Records for the task:
━━━━━━━━━━━━━━━━━━━━━━━━━━━━━━

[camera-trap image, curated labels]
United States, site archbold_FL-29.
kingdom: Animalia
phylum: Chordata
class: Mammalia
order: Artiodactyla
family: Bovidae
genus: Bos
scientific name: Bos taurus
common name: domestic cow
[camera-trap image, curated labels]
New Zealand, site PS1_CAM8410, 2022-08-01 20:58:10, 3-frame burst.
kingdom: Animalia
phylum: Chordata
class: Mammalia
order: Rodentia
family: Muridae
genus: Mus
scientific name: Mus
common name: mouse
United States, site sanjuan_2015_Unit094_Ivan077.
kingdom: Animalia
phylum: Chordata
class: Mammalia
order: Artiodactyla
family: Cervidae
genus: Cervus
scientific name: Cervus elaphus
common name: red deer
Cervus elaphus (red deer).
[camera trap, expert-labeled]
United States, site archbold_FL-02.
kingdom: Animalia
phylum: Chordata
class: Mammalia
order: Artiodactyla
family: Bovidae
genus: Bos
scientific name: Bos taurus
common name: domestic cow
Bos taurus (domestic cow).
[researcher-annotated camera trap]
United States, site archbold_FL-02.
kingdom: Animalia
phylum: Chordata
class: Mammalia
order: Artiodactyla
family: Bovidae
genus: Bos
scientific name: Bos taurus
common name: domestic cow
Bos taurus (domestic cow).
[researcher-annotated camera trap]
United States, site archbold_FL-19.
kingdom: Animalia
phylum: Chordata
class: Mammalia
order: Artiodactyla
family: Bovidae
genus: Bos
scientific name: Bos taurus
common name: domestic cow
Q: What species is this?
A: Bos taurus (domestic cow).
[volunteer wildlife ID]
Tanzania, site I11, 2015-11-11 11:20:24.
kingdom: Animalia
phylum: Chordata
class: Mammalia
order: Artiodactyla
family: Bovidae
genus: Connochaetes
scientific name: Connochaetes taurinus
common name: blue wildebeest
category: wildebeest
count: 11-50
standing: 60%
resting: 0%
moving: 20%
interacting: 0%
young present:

━━━━━━━━━━━━━━━━━━━━━━━━━━━━━━

The lines above starting at the one that contains "New Zealand, site" and ending at the one that contains "genus: Cervus" must be transcribed exactly, and no other lines may appear.

New Zealand, site PS1_CAM8410, 2022-08-01 20:58:10, 3-frame burst.
kingdom: Animalia
phylum: Chordata
class: Mammalia
order: Rodentia
family: Muridae
genus: Mus
scientific name: Mus
common name: mouse
United States, site sanjuan_2015_Unit094_Ivan077.
kingdom: Animalia
phylum: Chordata
class: Mammalia
order: Artiodactyla
family: Cervidae
genus: Cervus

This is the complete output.